Watermarks are crucial for out-of-order streams, as illustrated below, where the events are not ordered by their timestamps. In general a watermark is a declaration that by that point in the stream, all events up to a certain timestamp should have arrived. Once a watermark reaches an operator, the operator can advance its internal event time clock to the value of the watermark.
To reiterate, it is possible that certain elements will violate the watermark condition, meaning that even after the Watermark(t) has occurred, more elements with timestamp t’ <= t will occur. Late elements are elements that arrive after the system’s event time clock (as signaled by the watermarks) has already passed the time of the late element’s timestamp.
By default, late elements are dropped when the watermark is past the end of the window. However, Flink allows to specify a maximum allowed lateness for window operators. Allowed lateness specifies by how much time elements can be late before they are dropped, and its default value is 0. Elements that arrive after the watermark has passed the end of the window but before it passes the end of the window plus the allowed lateness, are still added to the window. Depending on the trigger used, a late but not dropped element may cause the window to fire again.

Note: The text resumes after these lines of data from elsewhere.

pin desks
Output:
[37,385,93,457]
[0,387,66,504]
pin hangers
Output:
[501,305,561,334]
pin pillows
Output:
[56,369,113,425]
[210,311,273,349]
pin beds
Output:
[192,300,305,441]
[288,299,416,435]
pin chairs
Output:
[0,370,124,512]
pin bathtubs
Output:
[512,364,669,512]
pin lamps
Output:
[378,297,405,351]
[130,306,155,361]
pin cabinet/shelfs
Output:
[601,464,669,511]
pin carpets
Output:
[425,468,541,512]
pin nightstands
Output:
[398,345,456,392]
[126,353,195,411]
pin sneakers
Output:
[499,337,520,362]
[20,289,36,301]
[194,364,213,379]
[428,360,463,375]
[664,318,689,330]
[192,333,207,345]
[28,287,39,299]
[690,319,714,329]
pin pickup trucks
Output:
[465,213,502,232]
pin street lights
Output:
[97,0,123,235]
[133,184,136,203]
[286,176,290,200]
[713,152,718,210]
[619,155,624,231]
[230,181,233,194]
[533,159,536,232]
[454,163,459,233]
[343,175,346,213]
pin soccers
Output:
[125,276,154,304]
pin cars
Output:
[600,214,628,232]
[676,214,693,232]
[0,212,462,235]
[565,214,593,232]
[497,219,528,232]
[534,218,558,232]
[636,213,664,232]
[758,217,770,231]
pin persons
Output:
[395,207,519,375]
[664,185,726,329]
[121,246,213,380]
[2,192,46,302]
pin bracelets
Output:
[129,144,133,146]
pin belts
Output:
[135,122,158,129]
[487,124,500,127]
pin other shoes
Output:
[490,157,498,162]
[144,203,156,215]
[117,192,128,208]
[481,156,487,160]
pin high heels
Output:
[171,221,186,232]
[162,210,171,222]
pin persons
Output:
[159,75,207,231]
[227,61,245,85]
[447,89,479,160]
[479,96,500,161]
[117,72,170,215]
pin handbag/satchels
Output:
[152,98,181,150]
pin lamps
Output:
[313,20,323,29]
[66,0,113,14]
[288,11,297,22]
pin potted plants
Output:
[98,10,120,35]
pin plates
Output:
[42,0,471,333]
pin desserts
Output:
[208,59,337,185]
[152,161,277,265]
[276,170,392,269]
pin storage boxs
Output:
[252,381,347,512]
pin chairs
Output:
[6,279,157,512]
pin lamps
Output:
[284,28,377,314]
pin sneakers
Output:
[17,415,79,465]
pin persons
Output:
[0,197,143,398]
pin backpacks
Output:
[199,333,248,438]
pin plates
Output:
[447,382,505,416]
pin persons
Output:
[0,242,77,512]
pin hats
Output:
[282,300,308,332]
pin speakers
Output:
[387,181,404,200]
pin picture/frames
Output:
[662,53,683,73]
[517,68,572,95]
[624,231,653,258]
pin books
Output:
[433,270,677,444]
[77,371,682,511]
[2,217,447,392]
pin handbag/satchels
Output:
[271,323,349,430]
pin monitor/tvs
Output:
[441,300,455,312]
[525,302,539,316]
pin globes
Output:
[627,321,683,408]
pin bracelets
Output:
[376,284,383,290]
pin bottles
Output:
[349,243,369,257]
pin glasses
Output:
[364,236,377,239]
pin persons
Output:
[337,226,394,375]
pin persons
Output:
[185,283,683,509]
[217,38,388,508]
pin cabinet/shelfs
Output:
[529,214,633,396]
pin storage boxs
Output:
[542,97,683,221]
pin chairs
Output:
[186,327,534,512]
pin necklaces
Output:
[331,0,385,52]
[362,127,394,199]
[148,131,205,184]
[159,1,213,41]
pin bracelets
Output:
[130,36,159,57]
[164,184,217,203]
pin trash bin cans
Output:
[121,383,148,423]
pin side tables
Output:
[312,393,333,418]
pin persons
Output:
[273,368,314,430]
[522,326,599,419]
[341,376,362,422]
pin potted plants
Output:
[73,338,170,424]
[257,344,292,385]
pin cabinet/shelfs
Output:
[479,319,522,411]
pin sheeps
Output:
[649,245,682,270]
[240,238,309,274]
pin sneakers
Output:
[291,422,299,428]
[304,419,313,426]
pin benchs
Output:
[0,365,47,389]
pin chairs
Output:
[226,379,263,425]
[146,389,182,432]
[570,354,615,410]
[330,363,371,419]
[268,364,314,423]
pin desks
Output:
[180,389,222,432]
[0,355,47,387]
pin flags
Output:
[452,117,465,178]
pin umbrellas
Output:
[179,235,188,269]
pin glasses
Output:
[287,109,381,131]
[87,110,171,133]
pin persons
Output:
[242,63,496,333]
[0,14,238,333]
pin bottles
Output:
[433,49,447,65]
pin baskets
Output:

In order to make this work, Flink keeps the state of windows until their allowed lateness expires. Once this happens, Flink removes the window and deletes its state. (Worded differently, a window is created as soon as the first element that should belong to this window arrives, and the window is completely removed when the time (event or processing time) passes its end timestamp plus the user-specified allowed lateness
).
I liked the paper overall. The graphs in the paper(especially figure 2) are straightforward and informative. However, I not fully convinced about the argument that streaming is a strict superset of batch computation. When all the data has been collected before it needs to be processed and latency is not the top priority, batch computation systems provide better throughput and fault-tolerance/adaptivity(Please refer to Drizzle paper about the detailed comparison).
One thing I don't like about the paper or the blog post is that there is no evaluation/performance test at all, but I guess they might be adequately discussed in FlumeJava or MillWheel since I haven't read them yet.